**EXTRACTED MATERIAL**
***

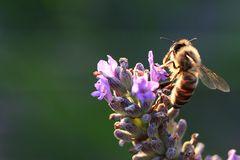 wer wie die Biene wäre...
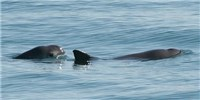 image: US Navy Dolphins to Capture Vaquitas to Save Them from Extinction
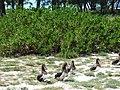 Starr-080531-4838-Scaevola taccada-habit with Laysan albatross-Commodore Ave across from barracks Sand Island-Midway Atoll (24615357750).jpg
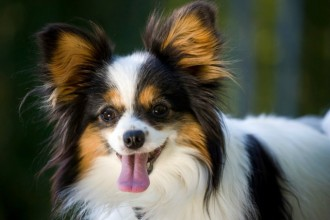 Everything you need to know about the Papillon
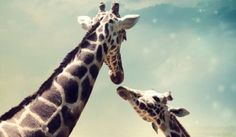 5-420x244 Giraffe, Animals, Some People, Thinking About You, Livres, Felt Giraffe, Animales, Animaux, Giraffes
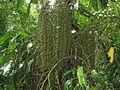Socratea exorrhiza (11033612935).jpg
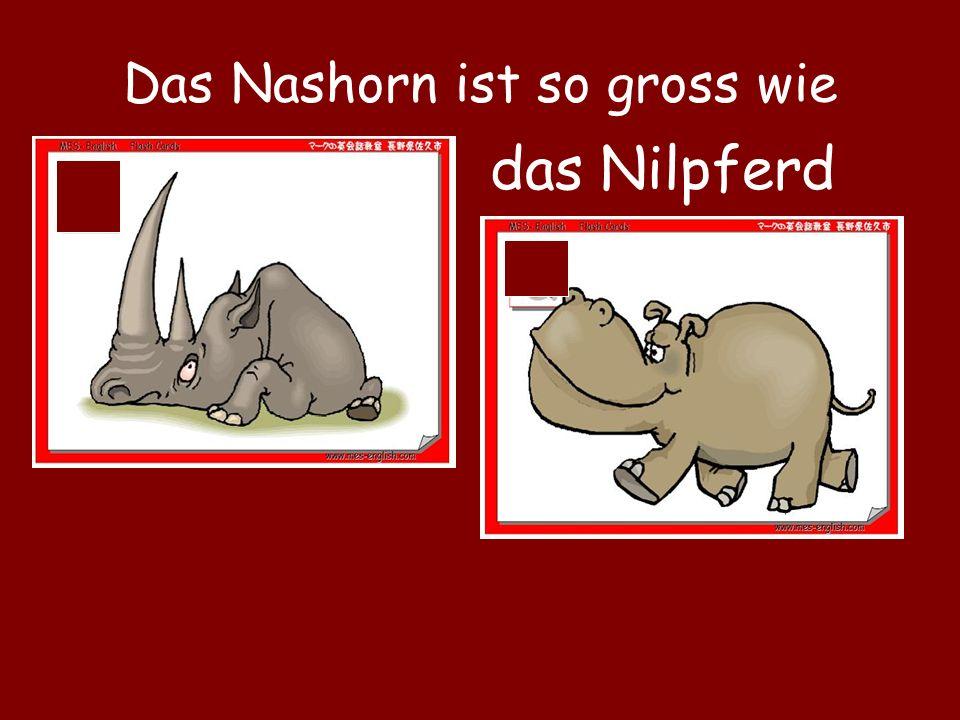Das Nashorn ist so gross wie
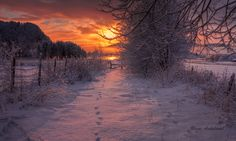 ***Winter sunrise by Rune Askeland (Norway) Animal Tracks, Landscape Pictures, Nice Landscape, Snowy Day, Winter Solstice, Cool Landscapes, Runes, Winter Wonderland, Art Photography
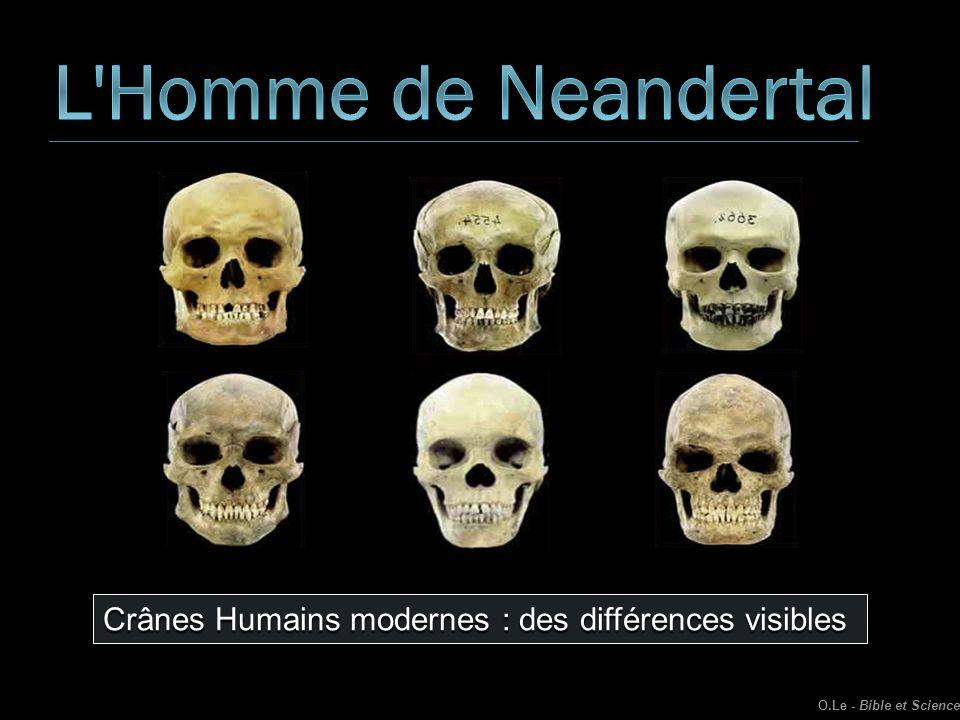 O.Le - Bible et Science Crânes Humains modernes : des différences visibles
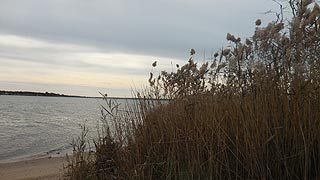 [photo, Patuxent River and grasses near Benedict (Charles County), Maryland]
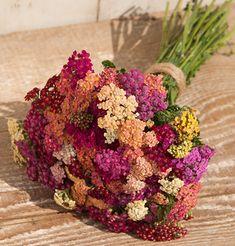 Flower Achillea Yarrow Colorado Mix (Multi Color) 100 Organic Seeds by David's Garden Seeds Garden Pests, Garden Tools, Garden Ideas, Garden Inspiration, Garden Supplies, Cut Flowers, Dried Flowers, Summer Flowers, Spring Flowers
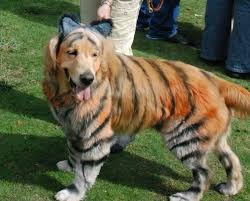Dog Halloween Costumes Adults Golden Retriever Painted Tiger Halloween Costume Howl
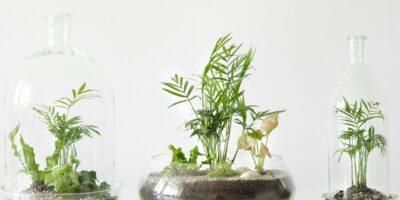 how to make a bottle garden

***

From the line containing "Wonderland, Art Photography" through the last line of the records, both included, output those lines exactly and nothing else; skip the pictures.

 ***Winter sunrise by Rune Askeland (Norway) Animal Tracks, Landscape Pictures, Nice Landscape, Snowy Day, Winter Solstice, Cool Landscapes, Runes, Winter Wonderland, Art Photography
 O.Le - Bible et Science Crânes Humains modernes : des différences visibles
 [photo, Patuxent River and grasses near Benedict (Charles County), Maryland]
 Flower Achillea Yarrow Colorado Mix (Multi Color) 100 Organic Seeds by David's Garden Seeds Garden Pests, Garden Tools, Garden Ideas, Garden Inspiration, Garden Supplies, Cut Flowers, Dried Flowers, Summer Flowers, Spring Flowers
Dog Halloween Costumes Adults Golden Retriever Painted Tiger Halloween Costume Howl
 how to make a bottle garden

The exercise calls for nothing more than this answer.